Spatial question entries
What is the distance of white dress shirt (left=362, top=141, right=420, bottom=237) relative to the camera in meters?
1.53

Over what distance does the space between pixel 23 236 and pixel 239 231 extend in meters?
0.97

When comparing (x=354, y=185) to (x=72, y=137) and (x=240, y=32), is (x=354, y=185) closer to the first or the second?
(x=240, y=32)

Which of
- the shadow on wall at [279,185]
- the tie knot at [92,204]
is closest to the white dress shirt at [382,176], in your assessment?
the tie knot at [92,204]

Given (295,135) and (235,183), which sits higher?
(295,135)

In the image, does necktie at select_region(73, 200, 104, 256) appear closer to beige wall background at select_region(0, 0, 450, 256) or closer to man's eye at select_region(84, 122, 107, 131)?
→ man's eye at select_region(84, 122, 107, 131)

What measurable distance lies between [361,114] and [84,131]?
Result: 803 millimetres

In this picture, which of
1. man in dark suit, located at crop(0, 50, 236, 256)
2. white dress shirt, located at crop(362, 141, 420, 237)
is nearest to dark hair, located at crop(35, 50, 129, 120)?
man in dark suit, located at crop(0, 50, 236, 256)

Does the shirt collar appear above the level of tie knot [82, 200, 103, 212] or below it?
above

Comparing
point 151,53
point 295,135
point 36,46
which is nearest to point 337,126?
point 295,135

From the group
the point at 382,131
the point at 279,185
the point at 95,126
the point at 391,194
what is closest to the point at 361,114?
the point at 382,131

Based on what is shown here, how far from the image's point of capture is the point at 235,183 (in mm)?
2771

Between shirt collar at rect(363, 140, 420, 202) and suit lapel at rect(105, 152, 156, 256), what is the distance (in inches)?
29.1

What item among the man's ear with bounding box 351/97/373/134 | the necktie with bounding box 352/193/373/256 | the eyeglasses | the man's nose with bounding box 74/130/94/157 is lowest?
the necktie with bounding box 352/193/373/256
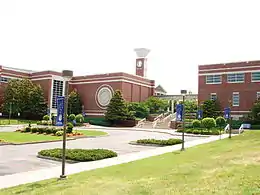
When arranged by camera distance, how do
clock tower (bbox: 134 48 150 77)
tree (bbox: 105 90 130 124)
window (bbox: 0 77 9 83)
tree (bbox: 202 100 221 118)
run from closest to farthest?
tree (bbox: 202 100 221 118)
tree (bbox: 105 90 130 124)
window (bbox: 0 77 9 83)
clock tower (bbox: 134 48 150 77)

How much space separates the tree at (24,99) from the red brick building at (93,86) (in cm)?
233

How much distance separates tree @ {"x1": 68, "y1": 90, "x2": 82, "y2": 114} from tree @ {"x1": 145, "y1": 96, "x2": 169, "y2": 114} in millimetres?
12339

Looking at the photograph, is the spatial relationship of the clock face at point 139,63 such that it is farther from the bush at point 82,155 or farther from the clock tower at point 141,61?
the bush at point 82,155

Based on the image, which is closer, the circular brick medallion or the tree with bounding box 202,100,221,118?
the tree with bounding box 202,100,221,118

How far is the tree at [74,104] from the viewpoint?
60031 mm

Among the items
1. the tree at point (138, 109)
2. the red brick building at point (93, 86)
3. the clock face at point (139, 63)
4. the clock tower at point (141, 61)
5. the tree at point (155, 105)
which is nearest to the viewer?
the tree at point (138, 109)

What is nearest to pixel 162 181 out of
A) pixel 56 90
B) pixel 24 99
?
pixel 24 99

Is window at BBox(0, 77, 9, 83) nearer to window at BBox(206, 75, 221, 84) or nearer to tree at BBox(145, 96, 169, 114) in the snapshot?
tree at BBox(145, 96, 169, 114)

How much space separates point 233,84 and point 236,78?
3.13 feet

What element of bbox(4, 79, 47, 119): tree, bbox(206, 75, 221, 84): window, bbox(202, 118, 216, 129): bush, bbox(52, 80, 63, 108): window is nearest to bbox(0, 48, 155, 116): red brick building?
bbox(52, 80, 63, 108): window

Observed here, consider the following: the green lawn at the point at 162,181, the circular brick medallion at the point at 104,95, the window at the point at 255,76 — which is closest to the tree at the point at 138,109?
the circular brick medallion at the point at 104,95

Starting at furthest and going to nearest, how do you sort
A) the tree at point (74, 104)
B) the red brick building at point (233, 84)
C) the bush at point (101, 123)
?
the tree at point (74, 104), the bush at point (101, 123), the red brick building at point (233, 84)

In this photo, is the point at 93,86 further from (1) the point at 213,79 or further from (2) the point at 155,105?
(1) the point at 213,79

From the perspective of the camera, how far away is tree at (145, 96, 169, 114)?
2333 inches
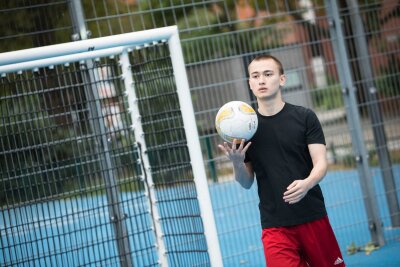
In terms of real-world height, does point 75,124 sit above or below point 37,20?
below

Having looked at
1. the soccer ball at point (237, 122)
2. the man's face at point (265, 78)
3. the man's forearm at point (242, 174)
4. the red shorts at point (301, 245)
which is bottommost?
the red shorts at point (301, 245)

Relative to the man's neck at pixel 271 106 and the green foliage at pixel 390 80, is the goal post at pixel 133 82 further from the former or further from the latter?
the green foliage at pixel 390 80

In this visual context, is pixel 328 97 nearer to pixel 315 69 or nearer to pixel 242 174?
pixel 315 69

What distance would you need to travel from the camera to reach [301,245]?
4.50m

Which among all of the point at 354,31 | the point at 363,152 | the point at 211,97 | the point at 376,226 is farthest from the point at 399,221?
the point at 211,97

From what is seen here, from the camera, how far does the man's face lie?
4500mm

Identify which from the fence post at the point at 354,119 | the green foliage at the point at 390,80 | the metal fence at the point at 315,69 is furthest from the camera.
Answer: the green foliage at the point at 390,80

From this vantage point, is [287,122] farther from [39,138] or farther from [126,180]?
[39,138]

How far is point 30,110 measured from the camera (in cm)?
507

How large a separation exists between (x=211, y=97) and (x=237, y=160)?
2816mm

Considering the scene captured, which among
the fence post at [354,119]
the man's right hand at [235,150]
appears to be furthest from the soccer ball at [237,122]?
the fence post at [354,119]

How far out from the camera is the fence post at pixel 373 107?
306 inches

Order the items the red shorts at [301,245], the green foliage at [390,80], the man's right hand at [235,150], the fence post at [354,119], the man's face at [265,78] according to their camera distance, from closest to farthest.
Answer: the man's right hand at [235,150], the red shorts at [301,245], the man's face at [265,78], the fence post at [354,119], the green foliage at [390,80]

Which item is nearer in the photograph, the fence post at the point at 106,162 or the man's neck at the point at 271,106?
the man's neck at the point at 271,106
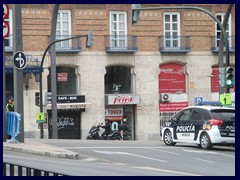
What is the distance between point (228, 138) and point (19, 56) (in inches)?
302

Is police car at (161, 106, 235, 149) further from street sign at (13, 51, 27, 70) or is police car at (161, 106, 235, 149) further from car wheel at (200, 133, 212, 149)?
street sign at (13, 51, 27, 70)

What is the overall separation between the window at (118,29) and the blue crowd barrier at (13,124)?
21.4 meters

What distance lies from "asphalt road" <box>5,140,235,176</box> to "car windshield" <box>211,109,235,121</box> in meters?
1.15

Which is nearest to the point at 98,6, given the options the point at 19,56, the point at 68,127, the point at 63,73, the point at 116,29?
the point at 116,29

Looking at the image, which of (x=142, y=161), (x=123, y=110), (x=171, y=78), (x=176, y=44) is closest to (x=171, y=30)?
(x=176, y=44)

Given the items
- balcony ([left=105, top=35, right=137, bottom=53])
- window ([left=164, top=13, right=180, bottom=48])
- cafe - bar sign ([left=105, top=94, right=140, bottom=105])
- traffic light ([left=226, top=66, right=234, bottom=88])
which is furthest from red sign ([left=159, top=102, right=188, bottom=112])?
traffic light ([left=226, top=66, right=234, bottom=88])

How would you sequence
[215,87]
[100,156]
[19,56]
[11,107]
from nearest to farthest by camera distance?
[100,156] → [19,56] → [11,107] → [215,87]

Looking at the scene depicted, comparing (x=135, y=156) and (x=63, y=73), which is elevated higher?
(x=63, y=73)

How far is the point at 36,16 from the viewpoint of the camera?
45031 mm

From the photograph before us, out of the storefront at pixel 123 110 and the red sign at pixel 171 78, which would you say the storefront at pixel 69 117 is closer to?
the storefront at pixel 123 110

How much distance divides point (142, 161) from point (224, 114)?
5.60m

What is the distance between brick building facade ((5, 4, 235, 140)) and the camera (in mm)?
45188

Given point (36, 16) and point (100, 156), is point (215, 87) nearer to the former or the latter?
point (36, 16)

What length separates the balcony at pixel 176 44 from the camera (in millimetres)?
47656
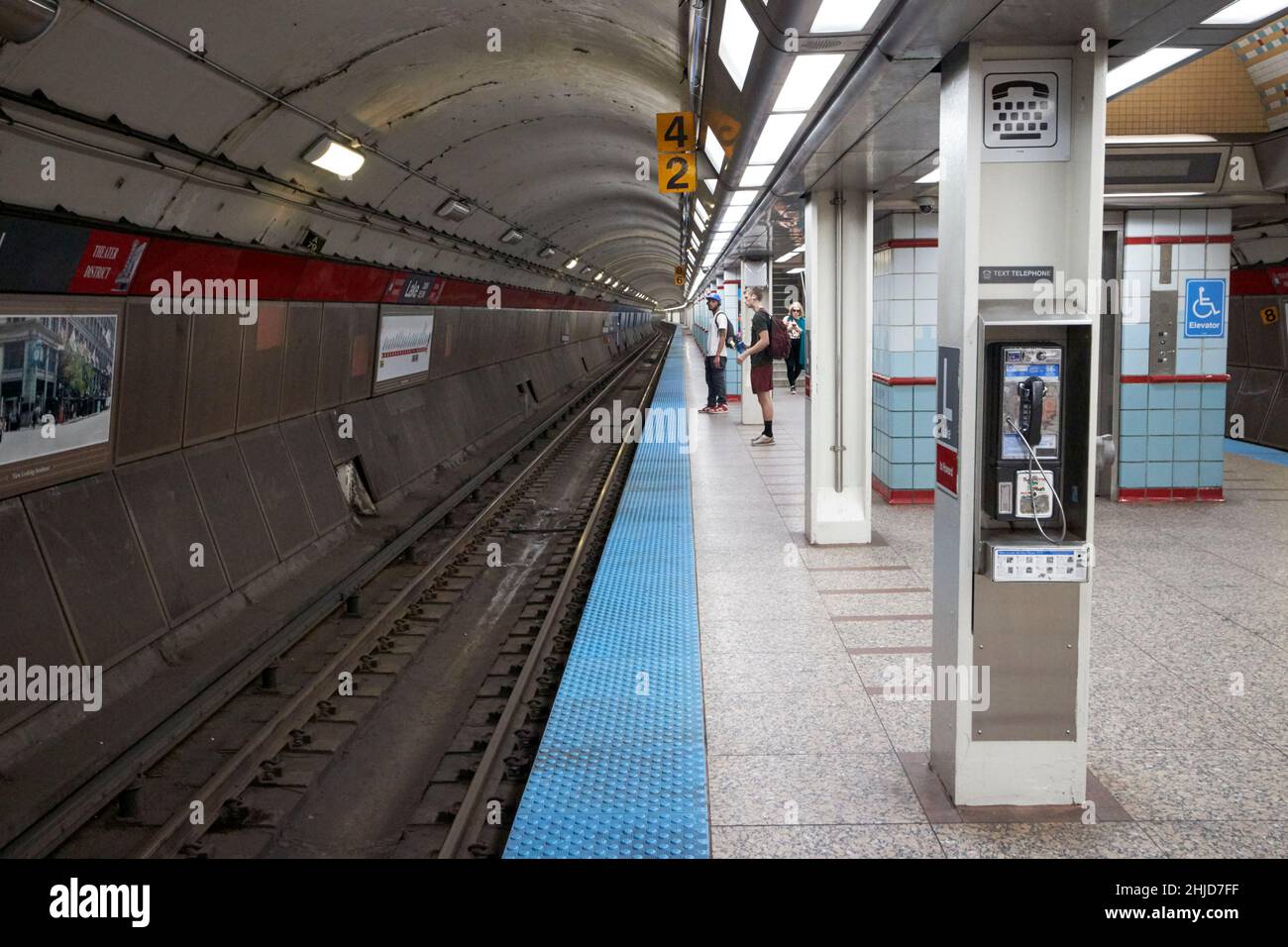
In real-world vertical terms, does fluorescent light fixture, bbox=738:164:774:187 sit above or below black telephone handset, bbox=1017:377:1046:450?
above

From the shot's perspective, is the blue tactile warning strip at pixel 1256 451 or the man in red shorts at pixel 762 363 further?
the man in red shorts at pixel 762 363

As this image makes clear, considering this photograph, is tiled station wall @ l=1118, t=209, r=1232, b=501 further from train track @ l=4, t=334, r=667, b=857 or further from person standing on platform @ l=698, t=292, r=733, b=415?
person standing on platform @ l=698, t=292, r=733, b=415

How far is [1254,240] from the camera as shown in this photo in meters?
14.7

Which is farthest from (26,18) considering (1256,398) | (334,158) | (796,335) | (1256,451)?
(796,335)

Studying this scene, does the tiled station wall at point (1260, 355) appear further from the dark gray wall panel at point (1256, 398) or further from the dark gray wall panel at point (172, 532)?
the dark gray wall panel at point (172, 532)

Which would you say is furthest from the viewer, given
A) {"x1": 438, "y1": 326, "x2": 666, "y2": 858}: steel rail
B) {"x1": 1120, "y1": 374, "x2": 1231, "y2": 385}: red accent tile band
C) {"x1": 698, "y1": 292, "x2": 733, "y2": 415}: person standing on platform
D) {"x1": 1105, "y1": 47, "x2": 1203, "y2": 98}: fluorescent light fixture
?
{"x1": 698, "y1": 292, "x2": 733, "y2": 415}: person standing on platform

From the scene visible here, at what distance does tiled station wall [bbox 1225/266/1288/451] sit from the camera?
1520 cm

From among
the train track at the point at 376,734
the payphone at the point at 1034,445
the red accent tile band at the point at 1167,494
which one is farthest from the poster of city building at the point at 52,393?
the red accent tile band at the point at 1167,494

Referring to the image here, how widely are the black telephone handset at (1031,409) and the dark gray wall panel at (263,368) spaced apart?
6507mm

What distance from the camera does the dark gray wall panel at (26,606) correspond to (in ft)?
19.5

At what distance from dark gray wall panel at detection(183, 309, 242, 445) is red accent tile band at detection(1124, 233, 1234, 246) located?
7.88 metres

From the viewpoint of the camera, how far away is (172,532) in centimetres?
785

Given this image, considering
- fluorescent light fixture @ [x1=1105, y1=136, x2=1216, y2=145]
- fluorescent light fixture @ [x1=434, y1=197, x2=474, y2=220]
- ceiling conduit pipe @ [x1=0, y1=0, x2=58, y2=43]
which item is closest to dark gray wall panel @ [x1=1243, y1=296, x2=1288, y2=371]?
fluorescent light fixture @ [x1=1105, y1=136, x2=1216, y2=145]

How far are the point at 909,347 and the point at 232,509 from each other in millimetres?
6407
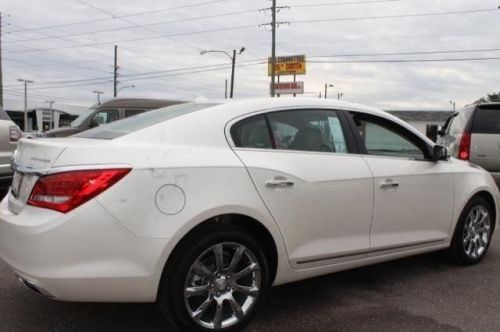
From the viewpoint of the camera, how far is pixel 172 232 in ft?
10.7

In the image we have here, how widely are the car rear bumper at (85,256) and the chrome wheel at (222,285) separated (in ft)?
0.92

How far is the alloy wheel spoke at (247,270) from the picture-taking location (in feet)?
11.9

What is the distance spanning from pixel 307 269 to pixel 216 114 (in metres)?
1.28

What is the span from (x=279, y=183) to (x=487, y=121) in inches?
260

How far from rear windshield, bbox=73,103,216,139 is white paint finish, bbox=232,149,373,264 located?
1.80 ft

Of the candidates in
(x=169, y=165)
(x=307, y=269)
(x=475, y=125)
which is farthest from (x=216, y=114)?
(x=475, y=125)

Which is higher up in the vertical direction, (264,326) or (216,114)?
(216,114)

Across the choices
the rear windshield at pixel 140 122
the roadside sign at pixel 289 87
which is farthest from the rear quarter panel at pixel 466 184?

*GIVEN REQUEST*
Copy the stretch from the line containing "How far are" through the end of the records above, leaving out the pictures.

*SOLUTION TO THIS PROBLEM*
How far are the point at 909,347 and the point at 232,509 from each other in millimetres?
6407
From the viewpoint of the camera, how far is pixel 172 232 in ft?
10.7

In the image we have here, how widely are the car rear bumper at (85,256) and the chrome wheel at (222,285) separated (in ft)?
0.92

How far is the alloy wheel spoke at (247,270) from the picture-taking location (in feet)?
11.9

What is the distance spanning from pixel 307 269 to pixel 216 114 (in metres)?
1.28

What is the span from (x=279, y=183) to (x=487, y=121) in inches?
260

How far from rear windshield, bbox=73,103,216,139 is white paint finish, bbox=232,149,373,264 located?
1.80 ft

Of the candidates in
(x=169, y=165)
(x=307, y=269)
(x=475, y=125)
which is farthest from (x=216, y=114)?
(x=475, y=125)

Which is higher up in the vertical direction, (264,326) or (216,114)?
(216,114)

Across the choices
the rear windshield at pixel 140 122
the roadside sign at pixel 289 87
which is farthest from the rear quarter panel at pixel 466 184?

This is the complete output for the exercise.